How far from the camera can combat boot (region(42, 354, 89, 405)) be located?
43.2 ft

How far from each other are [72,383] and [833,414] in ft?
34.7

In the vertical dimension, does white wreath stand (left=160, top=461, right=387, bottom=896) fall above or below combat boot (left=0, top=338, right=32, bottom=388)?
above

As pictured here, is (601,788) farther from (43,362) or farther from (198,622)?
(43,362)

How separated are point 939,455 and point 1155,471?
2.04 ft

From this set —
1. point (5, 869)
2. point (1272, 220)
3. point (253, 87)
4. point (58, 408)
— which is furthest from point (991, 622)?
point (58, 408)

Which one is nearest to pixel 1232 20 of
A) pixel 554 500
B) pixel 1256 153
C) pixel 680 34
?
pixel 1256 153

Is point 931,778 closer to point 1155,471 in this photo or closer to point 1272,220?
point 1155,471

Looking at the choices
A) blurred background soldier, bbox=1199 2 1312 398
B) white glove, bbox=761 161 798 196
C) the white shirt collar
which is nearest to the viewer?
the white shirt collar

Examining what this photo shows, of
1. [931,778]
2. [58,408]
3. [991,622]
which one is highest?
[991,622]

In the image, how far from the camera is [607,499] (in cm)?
§
Rewrite every item above, substituting "army boot" for each occurrence of "combat boot" and leaving everything else unchanged.

How far from the camera can army boot (region(42, 354, 89, 405)) be located?
43.2 ft

How far from each other are [72,383] and [833,414] in ft?
34.7

In the vertical dimension, does white wreath stand (left=160, top=461, right=387, bottom=896) fall above or below army boot (left=0, top=338, right=32, bottom=388)?
above

As pictured here, is (601,788) farther from (43,362) or farther from (198,622)?
(43,362)

How separated are point 939,455 and point 1155,471?
2.04 ft

From this set —
1. point (5, 869)
2. point (1272, 220)
3. point (253, 87)
4. point (58, 408)
— which is furthest from point (991, 622)?
point (58, 408)

Which one is nearest to pixel 1232 20 of
A) pixel 554 500
B) pixel 1256 153
C) pixel 680 34
?
pixel 1256 153

Is point 931,778 closer to point 1155,471 in this photo or closer to point 1272,220?
point 1155,471

Looking at the choices
A) blurred background soldier, bbox=1199 2 1312 398
B) white glove, bbox=761 161 798 196
C) the white shirt collar
which is nearest to the viewer?
the white shirt collar

Examining what this photo shows, of
1. [931,778]
2. [58,408]
3. [991,622]
which one is highest?
[991,622]

In the image, how far from the camera is [607,499] (in cm)?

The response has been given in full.